Dans les Champs-Elysées, les rassemblements ne lâchaient pas pied, malgré des charges répétées. Les enfants du peuple huaient et sifflaient la garde municipale ; quelques-uns lui lançaient des pierres. Se retranchant derrière les fossés, les troncs d’arbres, les chaises amoncelées, ils narguaient la troupe. Les dragons passaient au petit galop en riant et ne faisaient point de mal ; mais les-gardes municipaux frappaient sans pitié et opéraient des arrestations nombreuses. Quant à la troupe de ligne, elle assistait, encore immobile, l’arme au bras, à ces préludes de la lutte. Vers trois heures, une bande d’ouvriers, drapeau en tête et chantant la Marseillaise, déboucha dans l’avenue Marigny, tout près d’un corps de garde dont les soldats surpris n’eurent pas le temps de fermer les grilles. Ne voulant point faire usage de leurs armes, ils évacuèrent le poste. Un ouvrier y planta son drapeau. Les enfants accoururent à ce signe de victoire et mirent le feu à la maisonnette de planches ; mais bientôt la troupe revint en force sur ce point, la foule se dispersa de nouveau sans essayer de résistance sérieuse. Sur la rive gauche, la fermentation n’était pas moins grande ; une bande d’insurgés, parmi lesquels se trouvaient des étudiants de l’École de droit et de l’École de médecine, se porta vers l’École polytechnique pour engager les élèves à venir se joindre à eux. On espérait que l’École polytechnique se signalerait comme en 1830 ; mais elle montra cette fois des dispositions beaucoup moins révolutionnaires[2].

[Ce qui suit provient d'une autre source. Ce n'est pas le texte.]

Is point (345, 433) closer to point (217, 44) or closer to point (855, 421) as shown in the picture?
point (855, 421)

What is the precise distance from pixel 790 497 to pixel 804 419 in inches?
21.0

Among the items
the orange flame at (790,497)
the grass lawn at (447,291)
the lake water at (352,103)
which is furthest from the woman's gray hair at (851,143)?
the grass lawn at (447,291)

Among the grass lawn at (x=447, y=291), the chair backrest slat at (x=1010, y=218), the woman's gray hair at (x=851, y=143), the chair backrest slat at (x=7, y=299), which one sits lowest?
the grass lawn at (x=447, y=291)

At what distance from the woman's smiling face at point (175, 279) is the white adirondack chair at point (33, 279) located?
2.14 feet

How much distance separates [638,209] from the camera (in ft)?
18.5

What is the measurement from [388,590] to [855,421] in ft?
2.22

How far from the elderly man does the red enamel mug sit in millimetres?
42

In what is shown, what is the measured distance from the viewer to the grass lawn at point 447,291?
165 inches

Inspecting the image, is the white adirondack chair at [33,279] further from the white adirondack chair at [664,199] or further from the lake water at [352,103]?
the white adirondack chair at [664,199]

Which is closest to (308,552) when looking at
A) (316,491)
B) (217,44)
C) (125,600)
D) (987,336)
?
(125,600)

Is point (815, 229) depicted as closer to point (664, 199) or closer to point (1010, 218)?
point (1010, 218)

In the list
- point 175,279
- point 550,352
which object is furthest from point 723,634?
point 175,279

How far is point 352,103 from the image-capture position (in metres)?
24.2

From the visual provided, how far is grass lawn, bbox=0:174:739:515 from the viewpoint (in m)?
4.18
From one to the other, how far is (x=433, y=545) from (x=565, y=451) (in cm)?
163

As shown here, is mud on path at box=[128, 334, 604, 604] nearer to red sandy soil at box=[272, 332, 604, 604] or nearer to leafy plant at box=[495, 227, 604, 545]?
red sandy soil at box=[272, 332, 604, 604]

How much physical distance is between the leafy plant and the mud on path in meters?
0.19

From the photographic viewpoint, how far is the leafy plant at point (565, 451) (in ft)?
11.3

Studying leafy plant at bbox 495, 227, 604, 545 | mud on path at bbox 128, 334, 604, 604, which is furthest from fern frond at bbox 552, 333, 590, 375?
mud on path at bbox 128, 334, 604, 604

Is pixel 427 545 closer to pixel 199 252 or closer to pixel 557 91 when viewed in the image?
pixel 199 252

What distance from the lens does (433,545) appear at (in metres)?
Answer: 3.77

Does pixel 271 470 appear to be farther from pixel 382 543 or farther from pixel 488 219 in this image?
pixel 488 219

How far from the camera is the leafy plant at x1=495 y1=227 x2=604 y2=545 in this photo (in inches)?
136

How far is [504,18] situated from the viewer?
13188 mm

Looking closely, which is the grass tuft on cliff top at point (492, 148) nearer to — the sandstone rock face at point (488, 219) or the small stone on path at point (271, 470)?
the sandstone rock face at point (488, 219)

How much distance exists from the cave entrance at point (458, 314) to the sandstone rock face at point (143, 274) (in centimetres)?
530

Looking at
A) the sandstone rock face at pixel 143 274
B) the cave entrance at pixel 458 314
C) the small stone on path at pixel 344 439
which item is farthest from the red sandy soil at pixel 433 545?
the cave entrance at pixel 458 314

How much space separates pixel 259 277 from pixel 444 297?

  1. Quand le silence fut rétabli sur la place, on entendit tout à coup retentir de joyeuses fanfares, exécutées par la musique d’un régiment de chasseurs qui gardait la Chambre des députés. M. de Courtais, s’étant approché du colonel, lui reprocha l’inconvenance de ces marques d’allégresse à un pareil moment, et la musique cessa presque aussitôt ; mais une impression pénible avait été produite. Les cœurs étaient serrés, les esprits pleins d’angoisse ; tous les bons citoyens accusaient le pouvoir ; tous donnaient en secret raison au peuple.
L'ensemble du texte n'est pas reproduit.